Cumhurbaşkanı Erdoğan, İbn Haldun Üniversitesi`nin açılışında konuştu. Erdoğan, konuşma sırasında batıya körü körüne bağlanan aydınları eleştirirken, 28 Şubat döneminde yapılan bir skandalı da dile getirdi.
Erdoğan, İbn Haldun`un fikirlerinin çok değerli olduğunu ifade ederek, hem yurt dışında hem de Türkiye`de adeta `yok sayıldığını` ifade etti. İbn Haldun`un fikir hayatından bahseden Erdoğan, çok önemli noktalara temas ederek şöyle konuştu:
``Buradaki her bir hocamızın, merhum Cemil Meriç üstadımızın muhteşem ve münzevi bir yıldız olarak tanımladığı İbn-i Haldun hakkında söyleyecek çok sözü vardır. Ancak yine de İbn Haldun gibi; tarih, iktisat, siyaset, sosyoloji, hukuk ve hadis gibi çok farklı alanlarda müktesebatı olan, ufku çağları aşacak kadar geniş bir alim hakkında konuşmak kolay değildir.``
`AUGUSTE COMTE ÖNEMSERKEN...`
İbn Haldun`un seleflerinden ayrıldığını söyleyen Erdoğan, onun, İlm-i Umran`ı kurmayı başarmış, çok yönlü, özgü ve dahiyane bir şahsiyet olduğunu ifade etti.
İbn Haldun`un tarih, toplum ve devlet hakkındaki görüşlerinin bugün bile rehberlik ettiğini belirten Erdoğan, ``İbn-i Haldun ve eserleri uzun süre ikinci plana atılmıştır. Sadece batı dünyasında değil, ülkemizde de, özellikle sosyal bilimler alanında İbn Haldun`un eserseleri bilinç bir şekilde perdelenmiştir. En basitinden Auguste Comte gibi birçok açıdan sorunlu batılı bilim adamlarının sosyolojiye katkısı önemsenirken, bu kişinin dahi hakkını teslim ettiği İbn Haldun, adeta yok sayılmıştır.`` şeklinde konuştu.
Cumhurbaşkanı Erdoğan, batıdan geleni sorgulamadan kabul eden kendi değerlerine ise adeta düşman kesilen aydınları sert bir dille eleştirdi.

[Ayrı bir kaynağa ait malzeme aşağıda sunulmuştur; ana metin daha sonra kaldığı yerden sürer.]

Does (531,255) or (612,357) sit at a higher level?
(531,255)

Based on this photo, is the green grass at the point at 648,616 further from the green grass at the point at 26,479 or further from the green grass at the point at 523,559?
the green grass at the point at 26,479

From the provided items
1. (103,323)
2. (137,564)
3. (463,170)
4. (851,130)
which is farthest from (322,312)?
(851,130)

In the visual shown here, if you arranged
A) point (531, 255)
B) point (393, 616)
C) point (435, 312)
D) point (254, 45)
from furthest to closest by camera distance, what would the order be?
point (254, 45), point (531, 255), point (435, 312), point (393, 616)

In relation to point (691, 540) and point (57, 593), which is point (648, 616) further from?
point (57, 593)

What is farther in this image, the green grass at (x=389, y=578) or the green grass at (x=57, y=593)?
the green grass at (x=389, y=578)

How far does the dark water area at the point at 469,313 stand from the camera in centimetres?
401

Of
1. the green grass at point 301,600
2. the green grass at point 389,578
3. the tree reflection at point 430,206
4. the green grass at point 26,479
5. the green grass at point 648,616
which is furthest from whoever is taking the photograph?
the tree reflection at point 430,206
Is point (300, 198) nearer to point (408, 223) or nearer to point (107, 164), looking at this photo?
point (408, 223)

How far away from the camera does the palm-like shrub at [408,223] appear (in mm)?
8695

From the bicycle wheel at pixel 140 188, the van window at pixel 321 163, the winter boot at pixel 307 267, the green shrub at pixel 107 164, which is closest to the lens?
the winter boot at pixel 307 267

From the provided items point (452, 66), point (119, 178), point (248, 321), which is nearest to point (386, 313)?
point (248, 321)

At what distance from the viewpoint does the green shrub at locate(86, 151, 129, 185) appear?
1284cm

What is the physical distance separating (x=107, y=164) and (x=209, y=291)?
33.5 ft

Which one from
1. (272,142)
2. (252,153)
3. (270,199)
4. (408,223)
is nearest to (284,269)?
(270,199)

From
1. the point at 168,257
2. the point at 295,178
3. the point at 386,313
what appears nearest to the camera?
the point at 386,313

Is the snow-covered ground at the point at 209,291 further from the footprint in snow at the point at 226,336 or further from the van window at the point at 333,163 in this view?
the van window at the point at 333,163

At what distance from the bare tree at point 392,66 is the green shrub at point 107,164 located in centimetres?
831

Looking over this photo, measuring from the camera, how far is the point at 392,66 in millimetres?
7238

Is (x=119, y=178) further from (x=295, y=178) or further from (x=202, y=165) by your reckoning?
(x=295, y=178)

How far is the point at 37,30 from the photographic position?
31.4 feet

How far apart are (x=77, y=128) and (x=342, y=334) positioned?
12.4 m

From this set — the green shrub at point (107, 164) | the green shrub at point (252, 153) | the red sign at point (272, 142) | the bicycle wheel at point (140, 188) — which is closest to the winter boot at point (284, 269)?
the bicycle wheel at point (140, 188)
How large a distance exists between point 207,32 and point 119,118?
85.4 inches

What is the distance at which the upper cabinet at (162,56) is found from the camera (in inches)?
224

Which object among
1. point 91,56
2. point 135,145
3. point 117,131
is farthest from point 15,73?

Erdoğan,``Yüzünü tamamen batıyı dönmüş, bilginin yegane kaynağı olarak batıyı kabul eden Türk aydınları, hikmet-i tairihn kaşifi İbn-i Haldun`u, adeta ademe mahkum etmeye çalışmıştır.`` dedi.
ARAF SURESİ`NDEKİ AYET
Ibn-i Haldun`un düşünce çekirdeğini Kur`an-ı Kerim`in oluşturduğunu söyleyen Erdoğan, ``Araf Suresi`ndeki `Her milletin belli bir eceli vardır. Onların eceli geldi mi, ne bir an geri kalabilirler, ne de öne geçebilirler` ayetinin adeta tefsiri gibidir. Bu büyük İslam aliminin eserlerine incelikle nakşettiği mesajlar, çoğu batılı ve batıcı aydını rahatsız etmiştir.`` şeklinde konuştu.
`TEMEL GAYELERİ DİN İLE BİLGİ BAĞINI KOPARMAK`
``Batıya karşı alabildiğince ezik, kendi müktesebatına karşı da aşırı nobran ve küstah bu tavrın izlerine hala rastlıyoruz`` diyen Erdoğan, bu kesimin gayesinin din ile bilginin bağını koparmak ve milleti tek bir kaynağa mahkum etmek olduğunu söyledi. Ayrıca `ne yazık ki` diyerek bu kesimin belli oranda başarı sağladığını ifade etti.
`BU MİLLLET JAKOBENLERDEN ÇEKTİ`
Erdoğan sözlerini şöyle sürdürdü:
"Nasıl kökleriyle bağı kopan bir çınar kurursa, medeniyet birikimiyle irtibatını koparan bir ülke de fikri kuraklığa maruz kalır. Yüzyıllara sarih ilim deryasından istifade etmeden özgün eserler verilemez. Geçmişi yok sayarak geleceğe yürünemez. Bu ülke ne çektiyse aşağılık kompleksinden çekmiştir. Bu millete en büyük zulmü, bağrından çıktığı toplumun değerlerine düşman, yasakçı, baskıcı jakobenler yapmıştır."
Erdoğan ayrıca, kendi ideolojileri dışındakilere hayat hakkı tanımayanların, bugün düşünce özgürlüğü üzerinden saldırıya geçtiğini söyledi.
SKANDALI ANLATTI
Erdoğan, konuşması esnasında, milleti tarihi köklerinden koparmak isteyenlerin, 28 Şubat döneminde imza attığı bir skandalı da dile getirdi.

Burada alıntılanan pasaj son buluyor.